Е. Шереметьева Булгаков и «Красный театр»[85]
Е. Шереметьева
Булгаков и «Красный театр»[85]
Начало первого стационарного сезона, кроме всех других трудностей, осложнилось еще и отсутствием интересных пьес в портфеле театра. После «Фронта» и «Темпа», принесших «Красному театру» заслуженный успех, это обстоятельство особенно угнетало коллектив.
И тогда… Не помню, кто первый сказал «А!», но руководство театра единодушно решило обратиться к Булгакову. Нужна была смелость и настоящее понимание, вера в значительность и своеобразие огромного таланта Булгакова, чтобы взять на себя ответственность за обращение к нему, заказ пьесы и выплату максимального аванса. Надо сказать, что ответственные за все это — художественный руководитель и директор театра — радовались возможности хоть немного поддержать Булгакова в трудное для него время и, конечно, надеялись получить талантливую, интересную пьесу.
Начать переговоры с Булгаковым поручили мне. Уже не в порядке «нагрузки», а по штатной должности я занималась тогда литературной частью театра.

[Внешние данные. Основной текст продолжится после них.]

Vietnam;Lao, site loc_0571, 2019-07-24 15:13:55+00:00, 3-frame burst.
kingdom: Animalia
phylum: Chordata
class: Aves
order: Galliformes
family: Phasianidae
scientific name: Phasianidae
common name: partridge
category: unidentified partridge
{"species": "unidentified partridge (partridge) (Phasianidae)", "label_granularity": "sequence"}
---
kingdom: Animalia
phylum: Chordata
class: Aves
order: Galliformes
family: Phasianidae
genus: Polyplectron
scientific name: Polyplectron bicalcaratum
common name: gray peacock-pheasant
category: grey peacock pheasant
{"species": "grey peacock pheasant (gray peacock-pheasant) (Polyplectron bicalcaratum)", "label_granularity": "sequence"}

Это было в сентябре, пожалуй, в конце месяца, погода стояла теплая и ясная бабье лето. Как всегда, я остановилась у лучшего моего друга Ельевич на Большом Козловском переулке, вблизи Красных Ворот. Все утро мы с ней думали, когда лучше позвонить Булгакову. Что и как сказать ему? Что он за человек? Как ответит? «Белая гвардия» и «Дни Турбиных» рождали один образ автора, «Роковые яйца» и «Зойкина квартира» — другой. Гадали: когда он встает? Когда работает? Не помешать бы! Никогда ни один деловой разговор не волновал меня так.
Около часу дня (мы наконец определили, что это самое подходящее время) я собралась с духом и позвонила. Как все, что делается на высоком эмоциональном накале, разговор этот запомнился особенно крепко.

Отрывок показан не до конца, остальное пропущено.